Die gestohlenen Kats landen entweder in Recyclingbetrieben, wo die wertvollen Bestandteile vom Rest getrennt werden, oder sie gehen komplett an spezialisierte Hehler, wo sie – je nach Typ – zwischen mehreren Hundert, bis weit über 1000 Euro bringen. Das Bundeskriminalamt spricht dann auch von einem „lukrativen Betätigungsfeld international agierender Tätergruppierungen“.

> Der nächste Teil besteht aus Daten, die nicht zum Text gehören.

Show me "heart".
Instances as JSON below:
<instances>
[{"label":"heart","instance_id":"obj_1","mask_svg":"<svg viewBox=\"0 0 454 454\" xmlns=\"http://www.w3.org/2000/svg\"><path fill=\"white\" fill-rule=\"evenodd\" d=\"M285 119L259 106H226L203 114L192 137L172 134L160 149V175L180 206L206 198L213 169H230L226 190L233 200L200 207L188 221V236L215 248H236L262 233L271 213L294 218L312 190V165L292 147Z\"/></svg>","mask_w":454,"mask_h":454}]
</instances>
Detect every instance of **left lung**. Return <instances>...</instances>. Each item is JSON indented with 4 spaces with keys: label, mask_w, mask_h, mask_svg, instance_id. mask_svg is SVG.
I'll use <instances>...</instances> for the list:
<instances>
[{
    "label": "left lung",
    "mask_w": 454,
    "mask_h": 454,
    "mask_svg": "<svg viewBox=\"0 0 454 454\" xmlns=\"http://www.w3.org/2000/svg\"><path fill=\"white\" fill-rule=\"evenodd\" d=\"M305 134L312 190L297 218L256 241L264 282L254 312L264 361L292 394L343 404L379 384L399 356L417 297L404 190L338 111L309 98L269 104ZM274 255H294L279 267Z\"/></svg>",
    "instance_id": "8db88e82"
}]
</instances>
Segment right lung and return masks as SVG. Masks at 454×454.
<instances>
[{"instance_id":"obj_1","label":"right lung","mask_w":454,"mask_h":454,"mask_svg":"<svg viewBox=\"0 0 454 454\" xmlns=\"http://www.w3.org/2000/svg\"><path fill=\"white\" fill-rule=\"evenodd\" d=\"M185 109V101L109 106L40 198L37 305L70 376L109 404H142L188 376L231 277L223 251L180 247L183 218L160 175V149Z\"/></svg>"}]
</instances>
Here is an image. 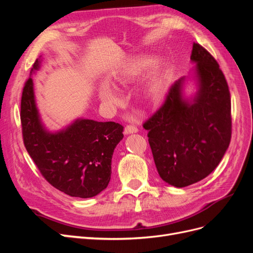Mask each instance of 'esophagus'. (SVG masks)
<instances>
[{"label":"esophagus","mask_w":253,"mask_h":253,"mask_svg":"<svg viewBox=\"0 0 253 253\" xmlns=\"http://www.w3.org/2000/svg\"><path fill=\"white\" fill-rule=\"evenodd\" d=\"M136 132H138V128H137L133 125H127L125 127V134H131V133H136Z\"/></svg>","instance_id":"1"}]
</instances>
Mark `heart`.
I'll return each mask as SVG.
<instances>
[{
	"label": "heart",
	"instance_id": "heart-1",
	"mask_svg": "<svg viewBox=\"0 0 253 253\" xmlns=\"http://www.w3.org/2000/svg\"><path fill=\"white\" fill-rule=\"evenodd\" d=\"M151 64V59L149 58H138L126 68L124 73H121L117 77V82L121 85H125L138 76L142 75L148 70ZM165 90L163 70L158 64H152L148 72L147 77L143 84V91L145 96L153 101H157L162 98ZM100 97L102 101L109 105H116L120 102V96L117 90L109 84H103L100 88Z\"/></svg>",
	"mask_w": 253,
	"mask_h": 253
}]
</instances>
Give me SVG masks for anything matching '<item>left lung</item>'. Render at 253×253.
Here are the masks:
<instances>
[{
    "mask_svg": "<svg viewBox=\"0 0 253 253\" xmlns=\"http://www.w3.org/2000/svg\"><path fill=\"white\" fill-rule=\"evenodd\" d=\"M200 90L194 102L182 101L180 78L164 104L143 122L156 169L163 180L182 188L207 177L231 140V98L225 76L211 53L193 43Z\"/></svg>",
    "mask_w": 253,
    "mask_h": 253,
    "instance_id": "1",
    "label": "left lung"
}]
</instances>
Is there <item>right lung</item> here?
Returning a JSON list of instances; mask_svg holds the SVG:
<instances>
[{"label":"right lung","mask_w":253,"mask_h":253,"mask_svg":"<svg viewBox=\"0 0 253 253\" xmlns=\"http://www.w3.org/2000/svg\"><path fill=\"white\" fill-rule=\"evenodd\" d=\"M38 67L36 60L32 71ZM20 117L28 154L52 187L81 198L93 197L108 187L114 149L124 138L121 125L80 119L62 132H46L36 108L32 78L23 87Z\"/></svg>","instance_id":"obj_1"}]
</instances>
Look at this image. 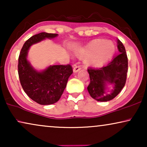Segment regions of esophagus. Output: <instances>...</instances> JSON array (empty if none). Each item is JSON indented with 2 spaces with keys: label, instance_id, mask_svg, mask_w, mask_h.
<instances>
[{
  "label": "esophagus",
  "instance_id": "34e87169",
  "mask_svg": "<svg viewBox=\"0 0 147 147\" xmlns=\"http://www.w3.org/2000/svg\"><path fill=\"white\" fill-rule=\"evenodd\" d=\"M80 69H81V66H80V65H76L75 67H74L73 71H74V73H77V72L79 71Z\"/></svg>",
  "mask_w": 147,
  "mask_h": 147
}]
</instances>
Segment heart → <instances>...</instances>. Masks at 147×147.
Returning a JSON list of instances; mask_svg holds the SVG:
<instances>
[{
  "label": "heart",
  "mask_w": 147,
  "mask_h": 147,
  "mask_svg": "<svg viewBox=\"0 0 147 147\" xmlns=\"http://www.w3.org/2000/svg\"><path fill=\"white\" fill-rule=\"evenodd\" d=\"M115 51V45L110 41L94 40L75 51L76 55L84 57V63L88 67H100L106 63Z\"/></svg>",
  "instance_id": "b5f03b06"
}]
</instances>
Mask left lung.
Here are the masks:
<instances>
[{
    "label": "left lung",
    "instance_id": "left-lung-1",
    "mask_svg": "<svg viewBox=\"0 0 147 147\" xmlns=\"http://www.w3.org/2000/svg\"><path fill=\"white\" fill-rule=\"evenodd\" d=\"M119 54L114 57L106 66L99 69H88L90 82L88 91L91 97L99 102H108L116 97L125 85L128 72V58L123 44L117 39ZM108 84L113 86L108 94L106 89Z\"/></svg>",
    "mask_w": 147,
    "mask_h": 147
}]
</instances>
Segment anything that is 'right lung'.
I'll list each match as a JSON object with an SVG mask.
<instances>
[{"mask_svg":"<svg viewBox=\"0 0 147 147\" xmlns=\"http://www.w3.org/2000/svg\"><path fill=\"white\" fill-rule=\"evenodd\" d=\"M57 35L42 32L32 36L24 43L19 57L18 73L22 88L31 99L41 105L53 104L60 99L73 70L70 65H54L38 71L28 61V52L31 45Z\"/></svg>","mask_w":147,"mask_h":147,"instance_id":"right-lung-1","label":"right lung"}]
</instances>
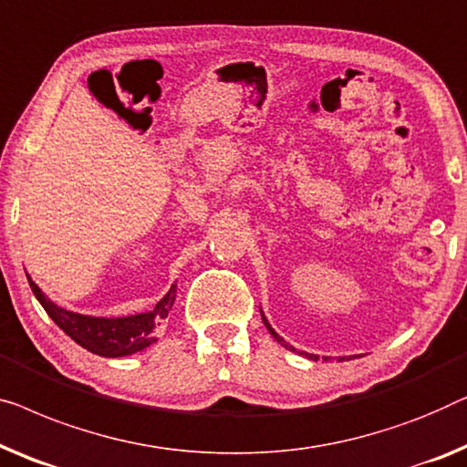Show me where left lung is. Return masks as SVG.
Masks as SVG:
<instances>
[{"label": "left lung", "mask_w": 467, "mask_h": 467, "mask_svg": "<svg viewBox=\"0 0 467 467\" xmlns=\"http://www.w3.org/2000/svg\"><path fill=\"white\" fill-rule=\"evenodd\" d=\"M263 322H265V327H267V330H269V333H272V337H274V339H275V341H278V343H282V346H284V348H286V349H293V348H290V346H288V343H284V339H282V337H280L278 333H275V330H274L272 327H269V322L265 320V316H263ZM293 351H295V349H293ZM306 356H307V354H306ZM309 358H314V360H317V356H312V354H309ZM341 360H346V358H341ZM348 360H349V358H348Z\"/></svg>", "instance_id": "1"}]
</instances>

Betroffen sind vor allem ältere Modelle
Anders als beim Navi- oder Airbag-Diebstahl haben die Täter keine Luxusautos oder neue Wagen im Visier. Bei ihnen wird der Katalysator nämlich sehr nah am Motor montiert, damit er sich nach dem Kaltstart schneller aufheizt und auf Betriebstemperatur kommt und ist nur unter größerem Zeitaufwand zu erreichen. „Bei älteren Fahrzeugen dagegen ist er gut zugänglich in der Mitte des Wagenbodens verbaut“, erklärt der ADAC-Experte. Besonders beliebt bei den Tätern sind Opel Astra, Toyota Prius und VW Polo, treffen aber kann es Benziner jeder Marke.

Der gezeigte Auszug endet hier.